Siempre me gustó viajar a las Cataratas y no era la primera vez que iba, lo que más me gustaba del paisaje era cuando dejábamos Chaco y entrábamos a Corrientes ya que el cambio de panorama era repentino: De ver solamente arbustos bajitos a kilómetros a la redonda aparecían de la nada palmeras tan altas como mi casa, estaba todo mucho más verde y los esteros alojaban todo tipo de aves y en el Puente General Belgrano se tenía una vista de trescientos sesenta grados del Río Paraná y la entrada a la ciudad de Corrientes.

Aunque los paisajes bellos no terminaban ahí porque bastaba que se pise la provincia de Misiones para que el color de la tierra cambie de marrón a rojo.

-Algún día vamos a recorrer la Argentina de Norte a Sur por la Ruta 40 y van a ver lo hermoso que es nuestro país-decía mi papá como en todos los viajes en familia. Mi viejo era el colmo de lo raro porque alaba a la Argentina pero prefería vacacionar en Brasil. Eso sí: A lo gasolero[1], comiendo en el departamento que habíamos alquilado por la temporada, saliendo únicamente para la playa o hacer las compras y con mi viejo mirando fijo al mar sin dar pelota a nada más, mi hermano trotando o jugando al vóley, mi mamá tomando Sol como lagartija y mi hermana y yo en el mar (yo haciendo de niñera).

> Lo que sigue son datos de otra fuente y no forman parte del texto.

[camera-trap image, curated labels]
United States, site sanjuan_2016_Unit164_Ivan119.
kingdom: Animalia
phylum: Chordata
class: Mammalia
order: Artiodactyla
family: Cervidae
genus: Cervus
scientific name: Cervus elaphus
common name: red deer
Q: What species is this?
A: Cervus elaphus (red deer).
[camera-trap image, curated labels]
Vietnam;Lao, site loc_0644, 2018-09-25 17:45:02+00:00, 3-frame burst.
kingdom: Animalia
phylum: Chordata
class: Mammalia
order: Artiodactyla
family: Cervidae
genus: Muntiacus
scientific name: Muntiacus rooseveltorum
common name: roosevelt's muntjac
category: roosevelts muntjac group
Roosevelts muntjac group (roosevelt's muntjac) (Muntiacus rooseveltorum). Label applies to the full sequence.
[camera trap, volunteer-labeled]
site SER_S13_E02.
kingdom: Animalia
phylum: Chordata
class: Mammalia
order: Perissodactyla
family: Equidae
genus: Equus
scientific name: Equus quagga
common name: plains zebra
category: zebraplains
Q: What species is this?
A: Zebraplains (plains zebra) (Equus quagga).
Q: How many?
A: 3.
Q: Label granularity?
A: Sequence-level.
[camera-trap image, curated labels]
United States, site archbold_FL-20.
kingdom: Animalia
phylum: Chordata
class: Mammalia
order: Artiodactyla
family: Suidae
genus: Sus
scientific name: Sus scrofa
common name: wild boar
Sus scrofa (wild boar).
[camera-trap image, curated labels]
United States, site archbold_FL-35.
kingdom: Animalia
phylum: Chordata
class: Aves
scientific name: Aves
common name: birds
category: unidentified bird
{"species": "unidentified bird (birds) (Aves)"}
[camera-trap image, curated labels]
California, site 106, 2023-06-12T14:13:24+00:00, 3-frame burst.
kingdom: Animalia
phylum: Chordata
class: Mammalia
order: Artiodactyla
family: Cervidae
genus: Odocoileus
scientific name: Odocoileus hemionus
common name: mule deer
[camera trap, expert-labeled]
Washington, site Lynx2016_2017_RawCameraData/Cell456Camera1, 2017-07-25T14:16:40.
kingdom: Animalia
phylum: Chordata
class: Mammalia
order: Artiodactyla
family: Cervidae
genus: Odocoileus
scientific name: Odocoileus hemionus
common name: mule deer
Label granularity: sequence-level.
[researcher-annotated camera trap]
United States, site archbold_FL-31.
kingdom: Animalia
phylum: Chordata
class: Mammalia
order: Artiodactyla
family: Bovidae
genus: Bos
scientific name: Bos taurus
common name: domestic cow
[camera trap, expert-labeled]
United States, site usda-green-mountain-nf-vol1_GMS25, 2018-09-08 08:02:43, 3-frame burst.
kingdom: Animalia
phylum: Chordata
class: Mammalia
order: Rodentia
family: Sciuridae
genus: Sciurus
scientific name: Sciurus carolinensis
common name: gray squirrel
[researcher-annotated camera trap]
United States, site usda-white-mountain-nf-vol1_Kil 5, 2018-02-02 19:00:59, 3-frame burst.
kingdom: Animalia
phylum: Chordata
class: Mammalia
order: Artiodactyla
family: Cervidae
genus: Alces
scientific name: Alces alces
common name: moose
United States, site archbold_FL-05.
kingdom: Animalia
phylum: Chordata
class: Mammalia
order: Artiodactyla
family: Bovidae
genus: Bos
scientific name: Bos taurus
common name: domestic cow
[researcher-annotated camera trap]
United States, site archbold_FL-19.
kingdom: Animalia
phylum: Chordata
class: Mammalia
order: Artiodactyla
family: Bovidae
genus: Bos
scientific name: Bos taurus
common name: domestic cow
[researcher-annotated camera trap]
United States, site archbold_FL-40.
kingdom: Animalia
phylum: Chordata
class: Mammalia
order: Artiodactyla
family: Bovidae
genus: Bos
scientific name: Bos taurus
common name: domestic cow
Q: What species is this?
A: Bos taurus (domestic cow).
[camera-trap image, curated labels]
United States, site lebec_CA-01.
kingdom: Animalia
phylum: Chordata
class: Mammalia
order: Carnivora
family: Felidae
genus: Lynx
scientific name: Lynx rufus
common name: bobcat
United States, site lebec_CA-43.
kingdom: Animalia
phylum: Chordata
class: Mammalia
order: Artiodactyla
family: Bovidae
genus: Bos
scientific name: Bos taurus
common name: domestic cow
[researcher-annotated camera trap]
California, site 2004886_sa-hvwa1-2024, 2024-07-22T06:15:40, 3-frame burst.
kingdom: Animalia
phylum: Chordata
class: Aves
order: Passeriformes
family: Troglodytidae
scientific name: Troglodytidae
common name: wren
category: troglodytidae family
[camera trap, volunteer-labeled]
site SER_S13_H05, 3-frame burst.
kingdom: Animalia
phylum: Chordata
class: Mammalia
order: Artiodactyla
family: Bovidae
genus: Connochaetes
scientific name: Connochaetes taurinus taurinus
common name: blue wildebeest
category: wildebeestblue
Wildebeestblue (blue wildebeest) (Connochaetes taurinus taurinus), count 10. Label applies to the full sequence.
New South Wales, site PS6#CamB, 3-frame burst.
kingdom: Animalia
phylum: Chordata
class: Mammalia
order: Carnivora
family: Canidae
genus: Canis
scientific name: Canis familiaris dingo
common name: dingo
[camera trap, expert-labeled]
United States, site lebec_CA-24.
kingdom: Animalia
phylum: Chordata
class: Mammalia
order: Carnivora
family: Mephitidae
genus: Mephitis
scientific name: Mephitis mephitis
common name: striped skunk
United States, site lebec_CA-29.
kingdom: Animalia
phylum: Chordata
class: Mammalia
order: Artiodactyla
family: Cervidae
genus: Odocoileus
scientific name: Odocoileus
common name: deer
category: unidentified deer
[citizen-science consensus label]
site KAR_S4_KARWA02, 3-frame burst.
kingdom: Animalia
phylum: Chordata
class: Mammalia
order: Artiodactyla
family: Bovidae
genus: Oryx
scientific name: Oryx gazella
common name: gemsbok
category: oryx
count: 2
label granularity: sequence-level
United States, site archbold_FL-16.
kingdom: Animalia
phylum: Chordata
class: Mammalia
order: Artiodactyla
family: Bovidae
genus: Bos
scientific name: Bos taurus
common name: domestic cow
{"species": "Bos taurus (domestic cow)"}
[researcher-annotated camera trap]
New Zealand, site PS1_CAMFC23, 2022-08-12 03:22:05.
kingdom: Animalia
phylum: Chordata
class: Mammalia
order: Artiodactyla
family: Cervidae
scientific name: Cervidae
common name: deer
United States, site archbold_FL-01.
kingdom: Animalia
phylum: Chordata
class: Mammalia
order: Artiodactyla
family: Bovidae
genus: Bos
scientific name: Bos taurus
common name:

Aunque de los cinco que íbamos en el auto, sólo dos nos manteníamos despiertos: Mi papá, que iba conduciendo, y yo, que le hacía de copiloto y logística del viaje. Mis hermanos y mi mamá dormían el 80% del viaje y el otro 20% estaba repartido entre escuchar música con los auriculares, leer, mirar por la ventana, charlar un par de cosas, pedir sándwiches, gaseosas, café o quejarse del aire acondicionado; mi trabajo consistía en alcanzarle a mi papá agua, despegarle la remera de la espalda transpirada, leer el mapa y decirle cuantos kilómetros había entre pueblo y pueblo, avisarle de alguna estación de servicio cerca (en esa época no había GPS y hasta el día de hoy odio ese aparato para viajar) y charlar con él para mantenerlo despierto y alerta.

A pesar que mi hermano y mi papá tenían muchas cosas más para charlar debido a la carrera que ambos habían elegido, Antonio prefería mantener las charlas con él al mínimo. Mi hermano era más bien tímido y callado, lo habían martirizado que al ser el hermano, nieto y primo mayor debía de dar el ejemplo en todo, así que él era el colmo de lo sano y lo responsable. Había terminado el secundario con un excelente promedio, en la facultad le iba muy bien, no fumaba, ni bebía, ni salía más de un día a la semana con sus amigos, tampoco traía mujeres a la  casa (de hecho, estuvo de novio tres años con la misma chica hasta que ella lo engañó con uno de sus amigos y nunca más volvimos a saber si andaba noviando); él sólo hablaba conmigo, y era quién más consejos me daba, pero con mamá y papá tenía un trato frío y distante; pero con las vacaciones eso mermaba un poco debido a la convivencia obligada en un espacio reducido, por eso mi hermano se ponía sus auriculares y se perdía en su mundo cuando ya estaba harto de nosotros (yo hacía lo mismo), las vacaciones de los Soler era siempre lo mismo.